> _COLLECTED MATERIAL_
★ ★ ★
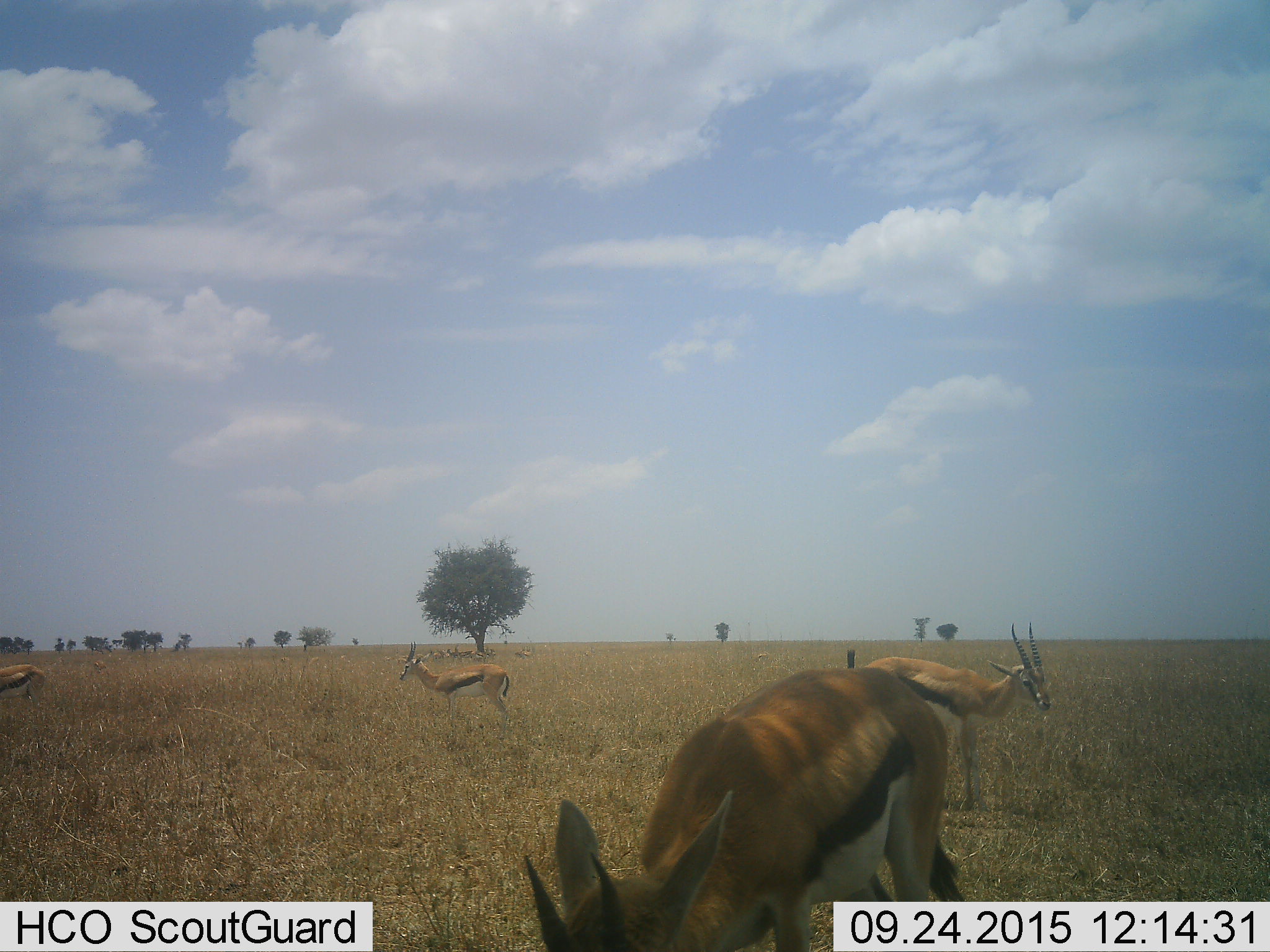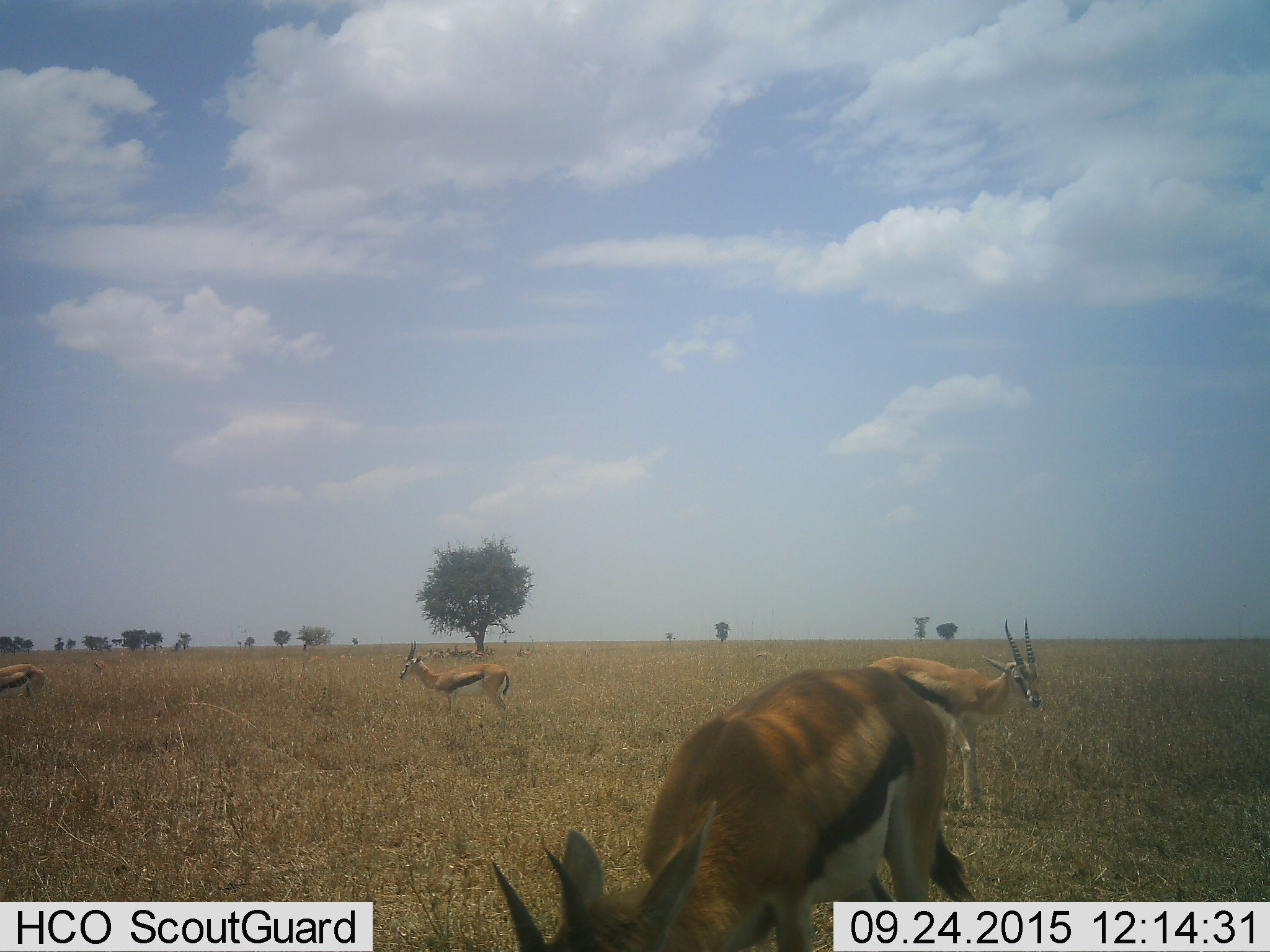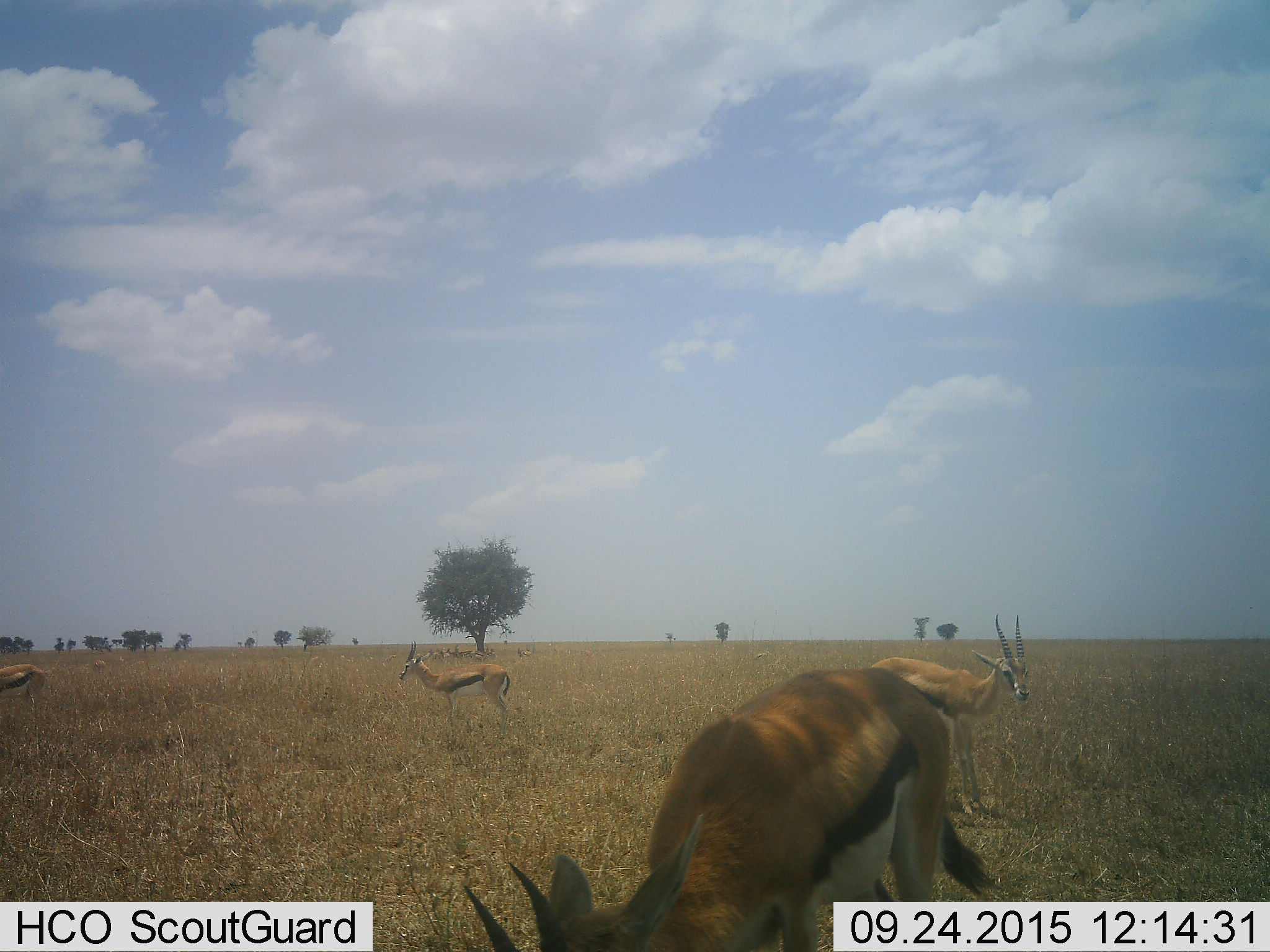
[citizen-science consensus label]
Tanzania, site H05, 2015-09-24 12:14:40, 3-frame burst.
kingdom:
★ ★ ★
> _PROBLEM STATEMENT_
Omit the pictures, then output the rest of the listing exactly.

> _EXERCISE RESULT_
[citizen-science consensus label]
Tanzania, site H05, 2015-09-24 12:14:40, 3-frame burst.
kingdom:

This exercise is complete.